((

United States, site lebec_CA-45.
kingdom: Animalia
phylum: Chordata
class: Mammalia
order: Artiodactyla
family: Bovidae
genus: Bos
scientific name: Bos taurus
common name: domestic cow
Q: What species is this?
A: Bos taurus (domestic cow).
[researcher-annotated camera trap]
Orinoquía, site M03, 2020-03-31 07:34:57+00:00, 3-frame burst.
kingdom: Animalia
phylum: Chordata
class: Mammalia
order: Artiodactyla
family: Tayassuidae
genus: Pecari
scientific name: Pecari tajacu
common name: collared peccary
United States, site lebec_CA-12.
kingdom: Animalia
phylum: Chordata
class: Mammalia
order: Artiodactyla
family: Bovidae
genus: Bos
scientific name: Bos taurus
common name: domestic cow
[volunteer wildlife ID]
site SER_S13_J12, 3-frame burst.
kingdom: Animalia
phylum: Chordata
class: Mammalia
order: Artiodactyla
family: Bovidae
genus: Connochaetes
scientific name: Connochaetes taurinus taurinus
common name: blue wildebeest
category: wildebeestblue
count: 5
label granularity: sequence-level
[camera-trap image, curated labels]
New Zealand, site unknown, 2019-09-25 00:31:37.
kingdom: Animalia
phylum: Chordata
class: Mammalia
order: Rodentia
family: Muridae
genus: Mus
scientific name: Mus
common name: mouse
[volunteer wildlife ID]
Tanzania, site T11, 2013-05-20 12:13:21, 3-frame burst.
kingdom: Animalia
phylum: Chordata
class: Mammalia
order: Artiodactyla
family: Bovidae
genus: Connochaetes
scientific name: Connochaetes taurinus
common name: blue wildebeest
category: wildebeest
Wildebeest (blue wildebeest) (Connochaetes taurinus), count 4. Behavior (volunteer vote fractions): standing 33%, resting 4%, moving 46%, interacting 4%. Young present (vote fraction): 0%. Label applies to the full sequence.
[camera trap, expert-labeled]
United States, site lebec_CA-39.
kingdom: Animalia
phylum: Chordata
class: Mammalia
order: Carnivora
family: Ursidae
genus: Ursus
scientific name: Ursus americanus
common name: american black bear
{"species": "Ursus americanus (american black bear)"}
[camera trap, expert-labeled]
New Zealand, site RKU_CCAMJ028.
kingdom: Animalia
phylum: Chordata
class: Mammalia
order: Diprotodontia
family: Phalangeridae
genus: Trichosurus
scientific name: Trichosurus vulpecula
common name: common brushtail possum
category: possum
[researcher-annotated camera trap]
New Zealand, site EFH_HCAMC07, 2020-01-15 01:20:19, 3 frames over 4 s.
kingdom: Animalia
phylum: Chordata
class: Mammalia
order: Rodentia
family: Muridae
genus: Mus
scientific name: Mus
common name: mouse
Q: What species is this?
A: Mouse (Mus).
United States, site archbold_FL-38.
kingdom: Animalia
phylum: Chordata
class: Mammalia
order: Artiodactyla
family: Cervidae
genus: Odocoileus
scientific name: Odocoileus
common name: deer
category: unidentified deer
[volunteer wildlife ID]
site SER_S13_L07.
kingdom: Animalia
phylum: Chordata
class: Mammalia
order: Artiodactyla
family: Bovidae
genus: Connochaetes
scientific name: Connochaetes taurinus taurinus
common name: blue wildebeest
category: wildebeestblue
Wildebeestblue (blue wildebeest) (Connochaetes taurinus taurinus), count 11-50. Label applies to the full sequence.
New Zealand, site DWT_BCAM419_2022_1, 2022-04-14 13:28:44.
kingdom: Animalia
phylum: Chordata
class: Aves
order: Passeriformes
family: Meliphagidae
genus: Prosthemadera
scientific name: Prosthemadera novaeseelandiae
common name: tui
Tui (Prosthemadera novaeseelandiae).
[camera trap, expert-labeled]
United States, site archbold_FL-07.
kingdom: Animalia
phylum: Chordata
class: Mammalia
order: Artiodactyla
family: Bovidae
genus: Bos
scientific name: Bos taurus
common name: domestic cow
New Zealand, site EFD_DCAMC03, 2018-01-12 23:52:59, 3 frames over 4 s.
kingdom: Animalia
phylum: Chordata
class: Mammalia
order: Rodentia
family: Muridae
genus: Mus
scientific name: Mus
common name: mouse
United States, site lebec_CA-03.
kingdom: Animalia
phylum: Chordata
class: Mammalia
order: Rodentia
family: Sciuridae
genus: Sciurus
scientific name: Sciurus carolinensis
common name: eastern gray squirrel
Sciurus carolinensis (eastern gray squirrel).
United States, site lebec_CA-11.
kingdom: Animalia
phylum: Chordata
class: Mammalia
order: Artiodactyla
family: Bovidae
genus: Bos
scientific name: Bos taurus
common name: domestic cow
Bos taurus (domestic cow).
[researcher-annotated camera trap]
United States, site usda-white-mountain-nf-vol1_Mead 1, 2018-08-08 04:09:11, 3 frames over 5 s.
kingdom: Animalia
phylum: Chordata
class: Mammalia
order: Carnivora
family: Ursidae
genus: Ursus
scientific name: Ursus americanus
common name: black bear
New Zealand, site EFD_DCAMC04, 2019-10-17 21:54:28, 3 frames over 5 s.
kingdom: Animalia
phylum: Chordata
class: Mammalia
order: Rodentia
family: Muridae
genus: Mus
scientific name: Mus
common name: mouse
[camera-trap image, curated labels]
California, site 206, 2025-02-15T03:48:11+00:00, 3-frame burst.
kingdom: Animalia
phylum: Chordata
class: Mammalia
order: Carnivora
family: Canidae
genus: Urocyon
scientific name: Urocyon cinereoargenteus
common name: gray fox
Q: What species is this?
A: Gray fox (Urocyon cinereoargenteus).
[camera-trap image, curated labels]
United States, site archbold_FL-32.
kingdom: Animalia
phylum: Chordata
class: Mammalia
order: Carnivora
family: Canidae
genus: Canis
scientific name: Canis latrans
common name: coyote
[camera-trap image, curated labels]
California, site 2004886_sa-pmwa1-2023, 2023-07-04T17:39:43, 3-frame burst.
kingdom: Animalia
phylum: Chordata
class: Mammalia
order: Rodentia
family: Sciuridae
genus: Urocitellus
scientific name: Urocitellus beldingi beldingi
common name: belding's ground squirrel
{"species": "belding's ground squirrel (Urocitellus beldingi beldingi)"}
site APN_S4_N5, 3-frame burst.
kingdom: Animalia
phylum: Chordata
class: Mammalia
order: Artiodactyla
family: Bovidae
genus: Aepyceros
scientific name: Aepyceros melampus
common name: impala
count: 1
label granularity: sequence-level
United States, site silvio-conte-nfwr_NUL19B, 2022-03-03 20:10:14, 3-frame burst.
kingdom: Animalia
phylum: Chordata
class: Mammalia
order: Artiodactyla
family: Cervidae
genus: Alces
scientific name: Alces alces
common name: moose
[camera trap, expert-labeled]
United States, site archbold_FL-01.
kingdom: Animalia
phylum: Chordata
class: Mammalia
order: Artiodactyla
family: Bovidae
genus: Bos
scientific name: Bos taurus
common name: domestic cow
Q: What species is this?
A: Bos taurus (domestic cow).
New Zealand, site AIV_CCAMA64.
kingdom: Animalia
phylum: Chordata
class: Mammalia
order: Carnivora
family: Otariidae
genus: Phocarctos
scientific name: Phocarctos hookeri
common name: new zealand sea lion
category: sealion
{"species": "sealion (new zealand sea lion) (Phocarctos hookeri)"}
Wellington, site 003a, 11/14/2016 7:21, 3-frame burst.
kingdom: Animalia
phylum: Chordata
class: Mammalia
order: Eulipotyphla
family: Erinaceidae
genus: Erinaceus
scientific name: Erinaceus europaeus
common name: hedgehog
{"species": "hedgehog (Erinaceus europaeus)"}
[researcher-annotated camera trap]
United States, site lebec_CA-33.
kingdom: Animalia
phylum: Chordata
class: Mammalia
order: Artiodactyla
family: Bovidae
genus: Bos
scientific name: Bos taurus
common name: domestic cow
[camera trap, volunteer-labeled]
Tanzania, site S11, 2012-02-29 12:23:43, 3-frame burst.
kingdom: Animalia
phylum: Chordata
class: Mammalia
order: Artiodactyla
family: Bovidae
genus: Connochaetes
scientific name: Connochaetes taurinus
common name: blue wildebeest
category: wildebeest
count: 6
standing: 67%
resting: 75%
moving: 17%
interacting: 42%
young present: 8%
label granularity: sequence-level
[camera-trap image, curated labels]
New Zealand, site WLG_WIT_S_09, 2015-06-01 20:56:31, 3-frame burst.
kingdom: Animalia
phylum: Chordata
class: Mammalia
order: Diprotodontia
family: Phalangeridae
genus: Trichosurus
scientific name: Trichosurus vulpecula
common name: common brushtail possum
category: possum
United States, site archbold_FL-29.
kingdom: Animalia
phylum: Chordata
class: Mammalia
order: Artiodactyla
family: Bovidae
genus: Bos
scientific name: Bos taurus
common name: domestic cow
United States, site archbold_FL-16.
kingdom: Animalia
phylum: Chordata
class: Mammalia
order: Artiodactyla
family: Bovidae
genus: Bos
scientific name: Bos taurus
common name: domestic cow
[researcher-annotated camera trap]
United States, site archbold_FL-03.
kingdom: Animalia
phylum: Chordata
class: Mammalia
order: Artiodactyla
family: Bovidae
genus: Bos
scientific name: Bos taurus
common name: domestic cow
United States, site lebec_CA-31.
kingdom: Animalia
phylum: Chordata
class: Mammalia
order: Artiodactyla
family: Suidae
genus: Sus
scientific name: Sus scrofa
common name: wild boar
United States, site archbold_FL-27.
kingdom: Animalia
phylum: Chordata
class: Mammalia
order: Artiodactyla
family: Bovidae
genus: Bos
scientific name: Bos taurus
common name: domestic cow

))

- [TASK TO COMPLETE]: Look above for the line with "New Zealand, site EFD_DCAMC04, 2019-10-17" and the line with "scientific name: Urocyon cinereoargenteus", and reproduce exactly those two lines plus every line between, nothing more.

- [ANSWER TO THE EXERCISE]:
New Zealand, site EFD_DCAMC04, 2019-10-17 21:54:28, 3 frames over 5 s.
kingdom: Animalia
phylum: Chordata
class: Mammalia
order: Rodentia
family: Muridae
genus: Mus
scientific name: Mus
common name: mouse
[camera-trap image, curated labels]
California, site 206, 2025-02-15T03:48:11+00:00, 3-frame burst.
kingdom: Animalia
phylum: Chordata
class: Mammalia
order: Carnivora
family: Canidae
genus: Urocyon
scientific name: Urocyon cinereoargenteus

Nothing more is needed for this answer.